═════ SUPPLIED ENTRIES
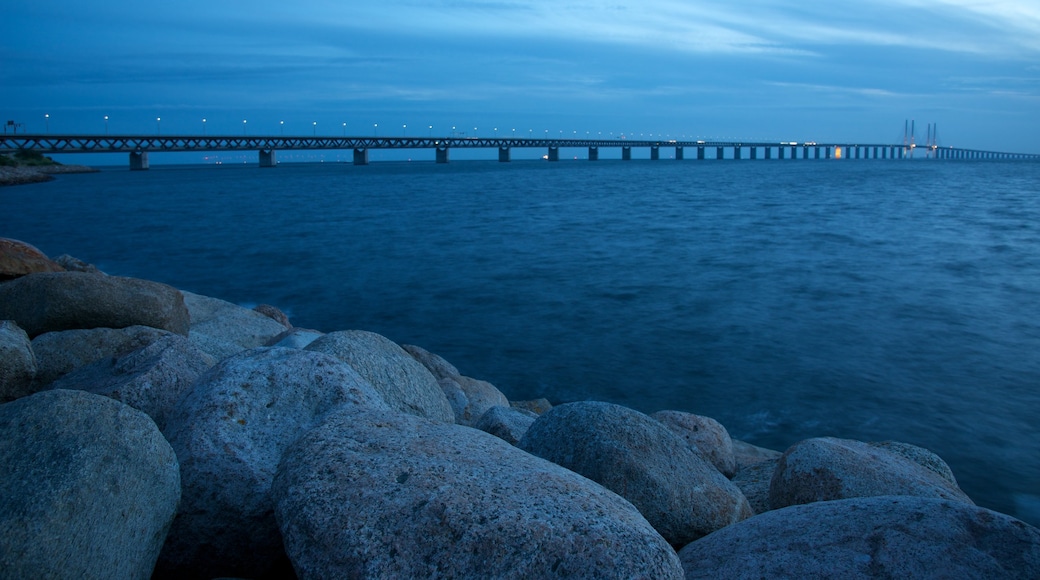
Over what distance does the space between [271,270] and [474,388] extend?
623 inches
══════════
═════ SUPPLIED ENTRIES
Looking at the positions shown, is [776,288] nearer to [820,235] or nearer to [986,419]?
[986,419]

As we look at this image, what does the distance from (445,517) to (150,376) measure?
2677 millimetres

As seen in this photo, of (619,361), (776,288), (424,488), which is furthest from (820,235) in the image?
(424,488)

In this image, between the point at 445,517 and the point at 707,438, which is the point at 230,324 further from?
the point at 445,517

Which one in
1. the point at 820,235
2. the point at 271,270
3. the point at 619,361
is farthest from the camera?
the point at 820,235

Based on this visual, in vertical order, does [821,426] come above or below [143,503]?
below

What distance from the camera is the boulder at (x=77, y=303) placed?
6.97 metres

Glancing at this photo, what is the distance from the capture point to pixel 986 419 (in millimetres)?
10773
══════════
═════ SUPPLIED ENTRIES
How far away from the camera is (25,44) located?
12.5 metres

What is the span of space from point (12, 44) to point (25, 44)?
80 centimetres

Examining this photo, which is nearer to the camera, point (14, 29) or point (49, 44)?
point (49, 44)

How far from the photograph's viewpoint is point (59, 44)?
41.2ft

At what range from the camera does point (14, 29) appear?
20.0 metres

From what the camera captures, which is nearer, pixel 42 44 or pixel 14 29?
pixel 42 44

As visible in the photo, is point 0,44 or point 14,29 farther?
══════════
▶ GIVEN INSTRUCTION
Append once more the records from the line with "How far from" up to and including the line with "As visible in", requests included, adding 123 to every number in the answers, whether a distance or a coordinate.

▶ ANSWER TO THE TASK
How far from the photograph's viewpoint is point (59, 44)?
164.2ft

At what range from the camera does point (14, 29) appear?
143.0 metres

From what the camera captures, which is nearer, pixel 42 44 or pixel 14 29?
pixel 165 167

As visible in the photo, is point 0,44 or point 14,29 farther?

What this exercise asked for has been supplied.